Scheduling and Binding Example - 2021.2 English

Vitis High-Level Synthesis User Guide (UG1399)

Document ID
UG1399
Release Date
2021-12-15
Version
2021.2 English

The following figure shows an example of the scheduling and binding phases for this code example:

int foo(char x, char a, char b, char c) {
 char y;
 y = x*a+b+c;
 return y;
}
Figure 1. Scheduling and Binding Example

In the scheduling phase of this example, high-level synthesis schedules the following operations to occur during each clock cycle:

  • First clock cycle: Multiplication and the first addition
  • Second clock cycle: Second addition, if the result of the first addition is available in the second clock cycle, and output generation
Note: In the preceding figure, the square between the first and second clock cycles indicates when an internal register stores a variable. In this example, high-level synthesis only requires that the output of the addition is registered across a clock cycle. The first cycle reads x, a, and b data ports. The second cycle reads data port c and generates output y.

In the final hardware implementation, high-level synthesis implements the arguments to the top-level function as input and output (I/O) ports. In this example, the arguments are simple data ports. Because each input variable is a char type, the input data ports are all 8-bits wide. The function return is a 32-bit int data type, and the output data port is 32-bits wide.

Important: The advantage of implementing the C code in the hardware is that all operations finish in a shorter number of clock cycles. In this example, the operations complete in only two clock cycles. In a central processing unit (CPU), even this simple code example takes more clock cycles to complete.

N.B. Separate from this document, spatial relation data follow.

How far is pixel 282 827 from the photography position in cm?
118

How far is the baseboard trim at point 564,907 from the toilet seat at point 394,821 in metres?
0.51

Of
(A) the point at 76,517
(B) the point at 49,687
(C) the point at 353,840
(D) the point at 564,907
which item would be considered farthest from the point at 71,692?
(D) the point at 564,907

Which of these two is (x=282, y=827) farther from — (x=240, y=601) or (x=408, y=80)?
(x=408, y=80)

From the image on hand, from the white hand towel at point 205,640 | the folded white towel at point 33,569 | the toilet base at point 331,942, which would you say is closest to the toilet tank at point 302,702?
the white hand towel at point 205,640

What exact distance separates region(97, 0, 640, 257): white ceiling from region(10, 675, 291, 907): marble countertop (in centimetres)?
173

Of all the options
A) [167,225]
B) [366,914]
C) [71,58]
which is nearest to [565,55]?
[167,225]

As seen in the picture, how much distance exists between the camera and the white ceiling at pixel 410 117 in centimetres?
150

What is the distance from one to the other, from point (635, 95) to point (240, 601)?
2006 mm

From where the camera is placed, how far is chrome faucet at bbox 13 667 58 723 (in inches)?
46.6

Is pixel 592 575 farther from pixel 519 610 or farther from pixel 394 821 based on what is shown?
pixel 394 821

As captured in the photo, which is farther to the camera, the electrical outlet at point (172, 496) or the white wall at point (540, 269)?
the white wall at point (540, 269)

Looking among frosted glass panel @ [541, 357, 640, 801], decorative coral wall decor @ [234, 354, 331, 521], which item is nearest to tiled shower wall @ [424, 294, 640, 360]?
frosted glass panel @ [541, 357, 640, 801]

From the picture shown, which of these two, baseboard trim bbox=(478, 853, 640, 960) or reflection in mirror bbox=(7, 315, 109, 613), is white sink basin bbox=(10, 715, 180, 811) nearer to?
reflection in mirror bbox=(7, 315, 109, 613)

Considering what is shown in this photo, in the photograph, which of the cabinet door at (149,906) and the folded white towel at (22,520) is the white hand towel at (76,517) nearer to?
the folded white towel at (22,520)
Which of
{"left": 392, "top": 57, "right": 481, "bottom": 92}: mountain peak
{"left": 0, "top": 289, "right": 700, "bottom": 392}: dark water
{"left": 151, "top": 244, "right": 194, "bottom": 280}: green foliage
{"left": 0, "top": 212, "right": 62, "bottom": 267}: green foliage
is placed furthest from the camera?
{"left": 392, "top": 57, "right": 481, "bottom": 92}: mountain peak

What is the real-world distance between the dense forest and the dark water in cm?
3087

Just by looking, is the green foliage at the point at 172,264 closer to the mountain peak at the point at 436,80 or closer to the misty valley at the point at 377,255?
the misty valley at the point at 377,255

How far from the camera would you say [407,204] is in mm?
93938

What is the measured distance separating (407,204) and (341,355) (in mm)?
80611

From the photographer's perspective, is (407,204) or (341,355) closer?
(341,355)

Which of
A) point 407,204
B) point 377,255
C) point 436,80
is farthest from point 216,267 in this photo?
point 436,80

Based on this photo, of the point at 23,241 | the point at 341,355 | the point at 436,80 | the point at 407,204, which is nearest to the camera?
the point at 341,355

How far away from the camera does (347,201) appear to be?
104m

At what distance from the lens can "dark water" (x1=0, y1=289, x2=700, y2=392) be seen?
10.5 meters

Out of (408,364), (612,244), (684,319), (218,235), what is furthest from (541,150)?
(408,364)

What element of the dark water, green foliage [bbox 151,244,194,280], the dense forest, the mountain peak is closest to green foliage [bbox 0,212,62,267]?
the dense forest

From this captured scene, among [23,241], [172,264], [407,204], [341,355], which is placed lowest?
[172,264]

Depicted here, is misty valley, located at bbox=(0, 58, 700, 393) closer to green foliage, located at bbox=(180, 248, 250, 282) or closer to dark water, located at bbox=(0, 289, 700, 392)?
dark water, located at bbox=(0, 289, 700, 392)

In the initial binding phase of this example, high-level synthesis implements the multiplier operation using a combinational multiplier (Mul) and implements both add operations using a combinational adder/subtractor (AddSub).

In the target binding phase, high-level synthesis implements both the multiplier and one of the addition operations using a DSP module resource. Some applications use many binary multipliers and accumulators that are best implemented in dedicated DSP resources. The DSP module is a computational block available in the FPGA architecture that provides the ideal balance of high-performance and efficient implementation.